I had another thought:
IMO the most promising option for the role of an armored train is as an armored transport. Building a specialized train to transport a tactical strike force and then support them with artillery fire from protected guns onboard makes using a railroad system which is too high-risk for unarmored trains (because light weapons could either cause a boiler explosion or heavy casualties on any infantry inside who would be unable to fight back until they disembarked) practical.
These are likely to be expensive, if only thanks to their sheer scale. ( I acknowledge that there is also a possibility that largely improvised armored trains, like
this one could become common, but I'm ignoring them for the moment,)
This vehicle also requires a certain amount of tactical competence from the army of the nation that builds it if it is to be used effectively. It is inherently designed for combined arms operations: it's intended as a command and control and fire support (and maybe air defense) node for an infantry / armor assault (or other purpose) force.
It's also a weapon that's tied to a specific kind of infrastructure: long-distance railroads.

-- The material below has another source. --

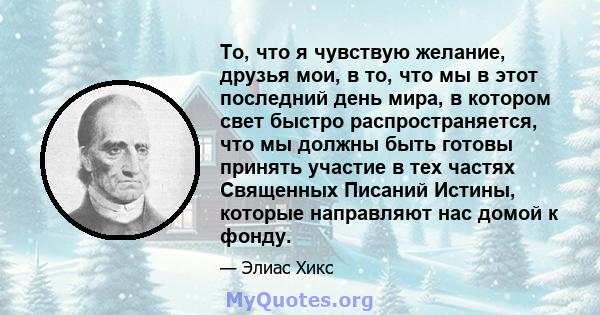 То, что я чувствую желание, друзья мои, в то, что мы в этот последний день мира, в котором свет быстро распространяется, что мы должны быть готовы принять участие в тех частях Священных Писаний Истины, которые направляют нас домой к фонду.

— Элиас Хикс

MyQuotes.org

I suspect that these are most attractive in theatres which the General Staff in question considers secondary, since one of the main attractions is the ability of the train to support a small force without requiring much additional logistic support. In my last post I noted that the Soviets planned for the possibility of deploying such trains if they ended up at war on their eastern front with China, without being attracted to them for use on their western front with NATO. This time I want to consider an ATL possibility for a theatre making such trains attractive to planners on the other side of the armored curtain.
We need a country with at least some traditional anti-American sentiment to make the possibility of a threat plausible enough that the US might fund a weapon system specifically to defend against it. This country needs to share a land border with the US to make trains rather than the navy the most attractive option to stop a potential invasion/ lead a potential counterattack. And we need a time and place where fear of a breakdown in road-based logistics and a very specific threat level mean that operating relatively small forces independently is viewed as an acceptable element of a robust countermeasure.

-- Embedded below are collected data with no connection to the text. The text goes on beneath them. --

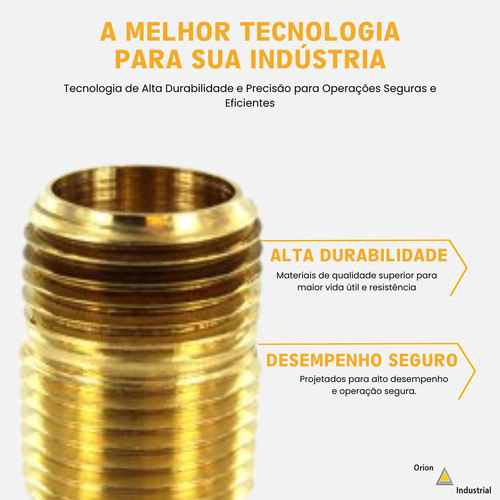 A MELHOR TECNOLOGIA PARA SUA INDÚSTRIA

Tecnologia de Alta Durabilidade e Precisão para Operações Seguras e Eficientes

ALTA DURABILIDADE

Materiais de qualidade superior para maior vida útil e resistência

DESEMPENHO SEGURO

Projetados para alto desempenho e operação segura.

Orion
Industrial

The first POD of my proposed ATL is the Eisenhower administration not creating the National Highway System, and preferably investing in rail networks instead.
The second POD is the election in Mexico of a socialist administration that, at least in the US, is viewed as being Soviet-aligned.
The third is the outbreak, somewhere in the American Southwest, of some kind of insurgent/terrorist actions which are viewed, again by the US, as linked to Mexico (again, whether they are actually linked or not is irrelevant.)
This is an admittedly implausible scenario, but I think that if it happened an American Army faced with the possibility of having to fight Mexico with a dubious road network near the border, a fear of insurgent activity in its rear zones, and a fear that any activity from Mexico might be linked to other Soviet sphere attacks on American interests elsewhere, would view an armored transport train as a viable low-cost technological solution.